Not everyone is forecasting gloom and doom. Some Australian researchers believe that coral reefs around the world could expand in size by up to a third due to increased ocean warming. "Our finding stands in stark contrast to previous predictions that coral reef growth will suffer large, potentially catastrophic, decreases in the future," says University of New South Wales oceanographer Ben McNeil, who led the controversial 2004 study that was published in the peer-reviewed scientific journal, Geophysical Research Letters. "Our analysis suggests that ocean warming will foster considerably faster future rates of coral reef growth that will eventually exceed pre-industrial rates by as much as 35 per cent by 2100," he adds.
In spite of such theories, the majority of marine scientists remain pessimistic about the future of coral reefs in a warmer world. One can only hope that the optimists are right.
Dear EarthTalk: Short of buying a new hybrid or other "green" car, are there ways I can make my existing vehicle more eco-friendly? I bought my car recently and am not quite ready to give it up.
—Bettie Hilliker, Lansing, MI
Choice of vehicle may well be the biggest factor in determining the environmental impact of your automobile-based travels. But a considerable amount of energy is used—and pollutants emitted—in the production of any new vehicle, including hybrids and other more fuel-efficient options. As a result, many environmentalists believe that practicing good driving habits and performing adequate maintenance on an older car are probably better options for the environment than causing the production of a new vehicle.
According to the website GreenerCars.org, there are many ways to green up one’s driving habits. Obeying speed limits, utilizing cruise control and avoiding jackrabbit starts will maximize fuel economy and minimize tailpipe emissions while also preventing unnecessary wear-and-tear. Staying off roads during rush hours is also advisable, as stop-and-go driving burns excess gasoline and promotes smog. Opening vents and windows to cool off instead of using the air conditioner, an inherently inefficient appliance that consumes more fuel and leads to more emissions, is also good advice.
Drivers can also help minimize their environmental impact by keeping their cars well maintained. According to GreenerCars.org, getting regular tune-ups—where a qualified mechanic changes fluids and checks for and corrects problems such as worn spark plugs, under inflated tires, dragging brakes, misaligned wheels and clogged filters—can significantly improve fuel economy and minimize harmful emissions. GreenerCars.org also recommends seeking out low-rolling-resistance (LRR) replacement tires, which are specifically designed to improve a vehicle’s fuel economy, when the original ones wear out.
Beyond regular maintenance, a handful of small companies now sell green-friendly fuel additives that purport to increase fuel efficiency while reducing emissions. Such products—including Bluestar Environmental’s Omstar D-1280X gas additive and Suntec Bio-Energy’s diesel additive—are normally targeted at fleets of vehicles, but individuals are free to use them as well.
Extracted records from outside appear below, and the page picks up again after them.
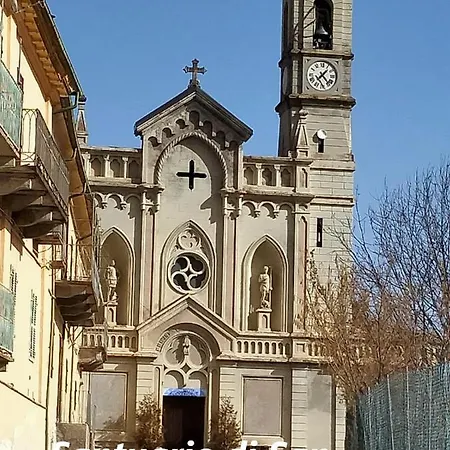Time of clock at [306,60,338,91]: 1:23
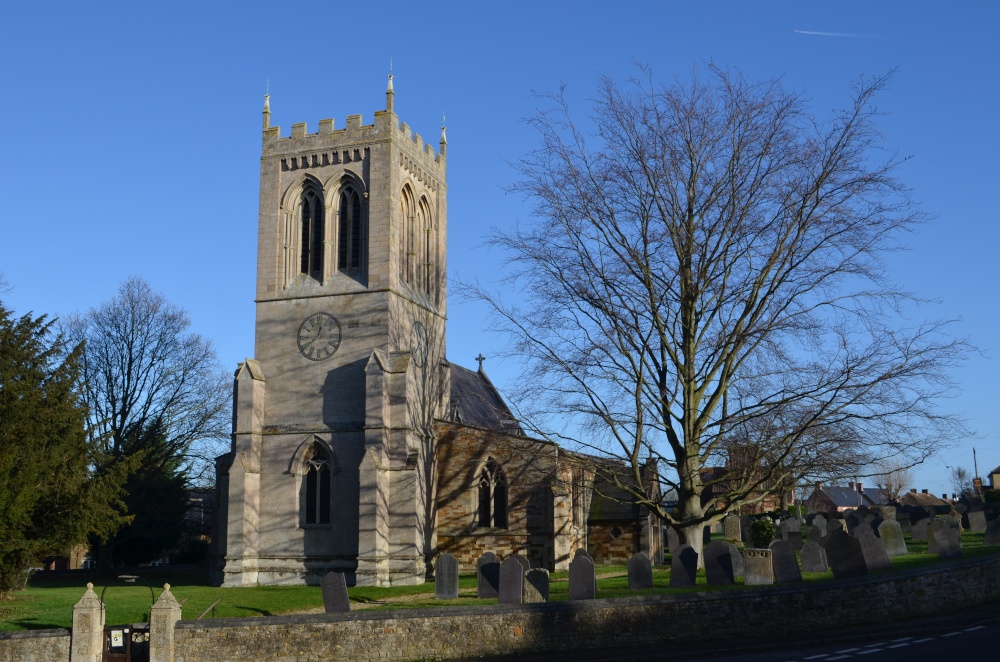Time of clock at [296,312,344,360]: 12:38
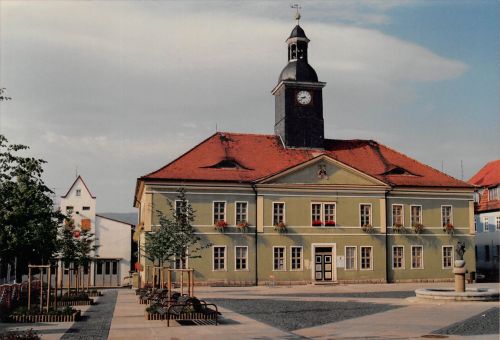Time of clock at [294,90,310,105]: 8:38
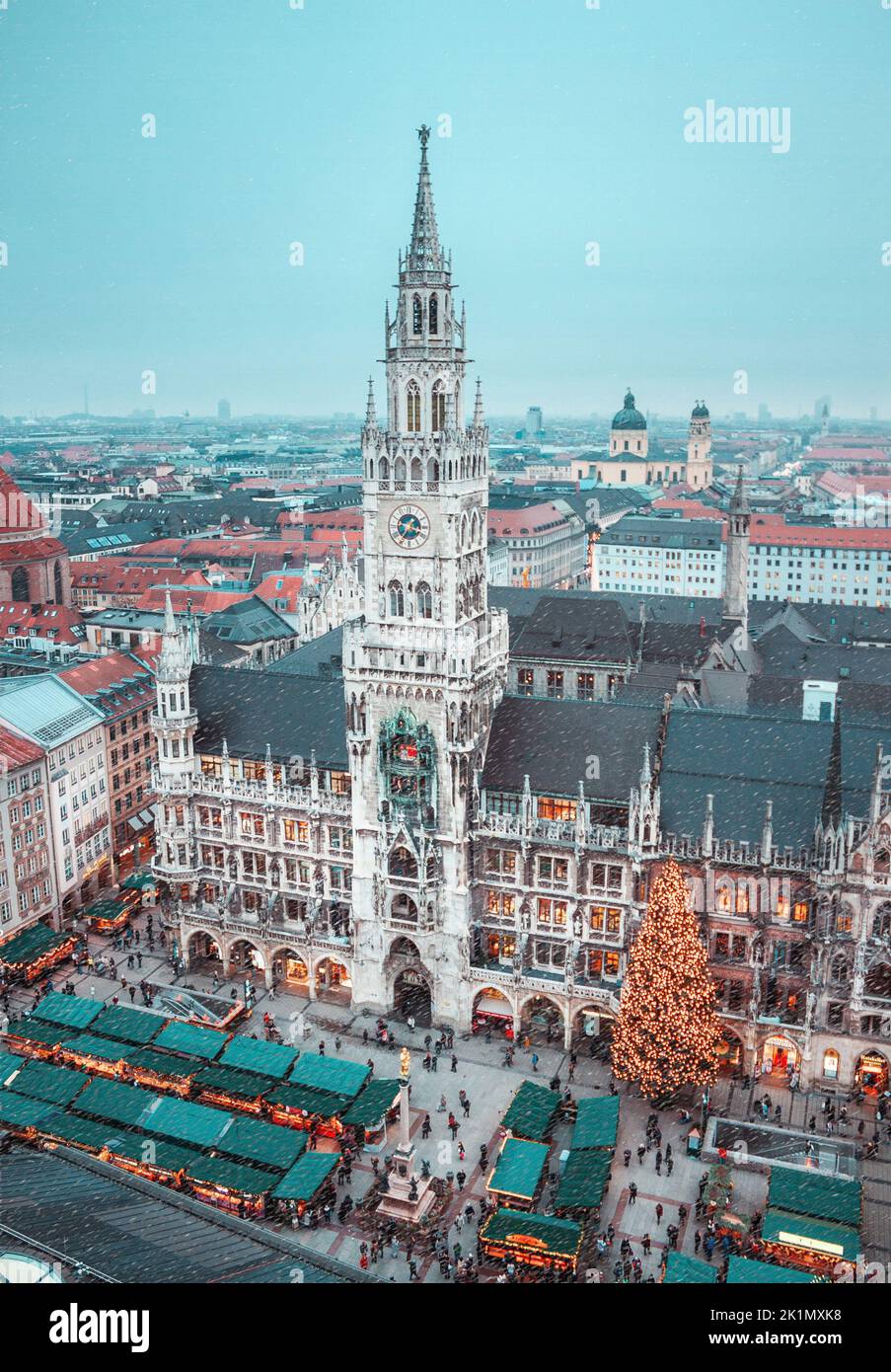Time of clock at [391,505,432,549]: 1:35
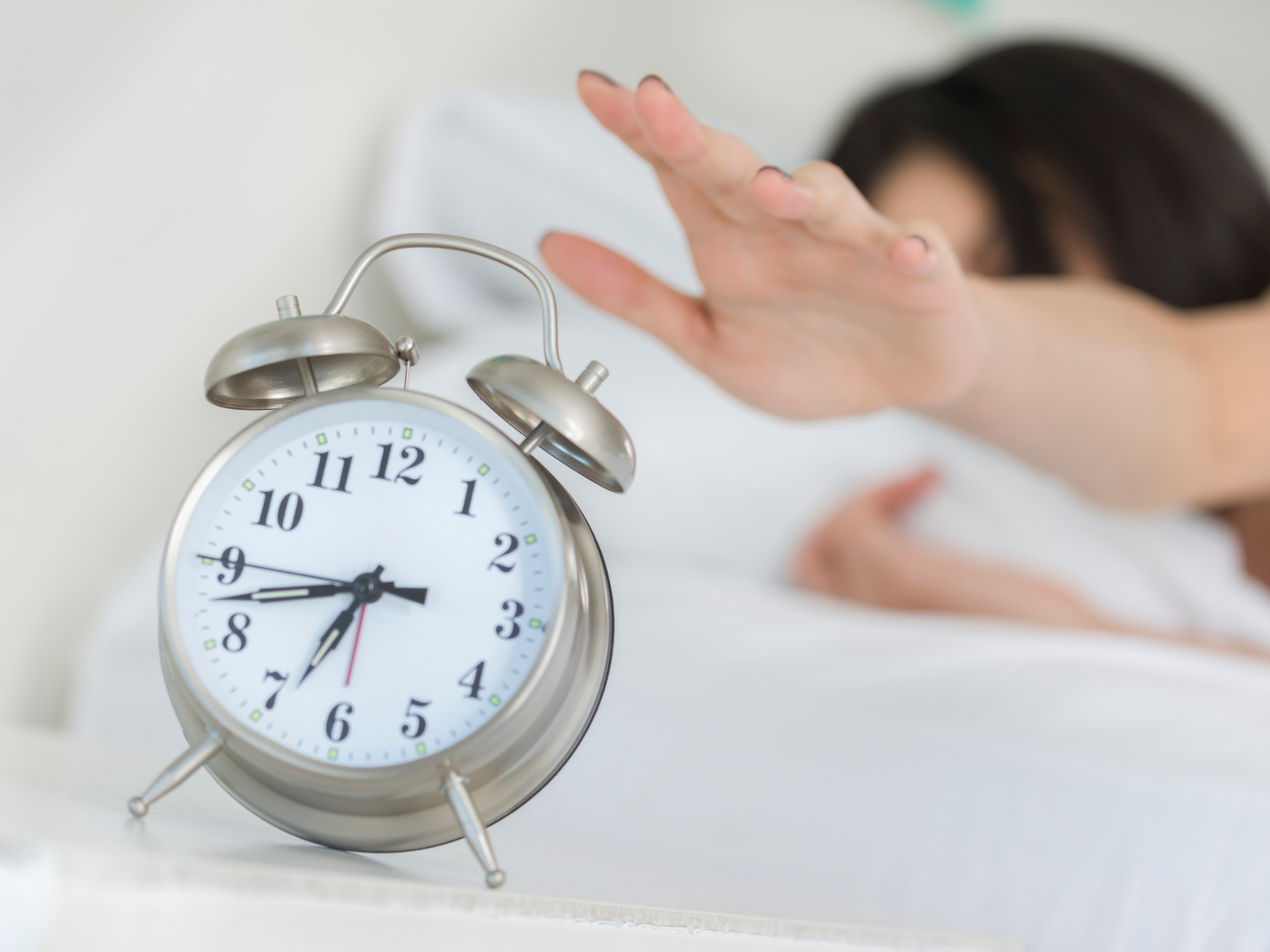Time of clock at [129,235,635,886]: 6:42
Owners beware, though: Use of such products could invalidate automakers" warranties, so read the fine print in your owner’s manual before pouring anything out-of-the-ordinary into your fuel tank.
Of course, getting out of your car altogether—or most of the time—is a far greener choice than driving even a well-maintained new or old car conscientiously. Some employers now offer federally-subsidized "commuter choice" incentives whereby workers can derive financial benefits by telecommuting (working from home), or by walking, biking, using public transit or carpooling to and from the office.
Another option is to join a car sharing service like Zipcar or Flexcar, whereby you pay a modest monthly membership fee and can then rent cars parked nearby by the hour only when needed. The companies operate on both U.S. coasts, as well as in major Midwestern and Canadian cities.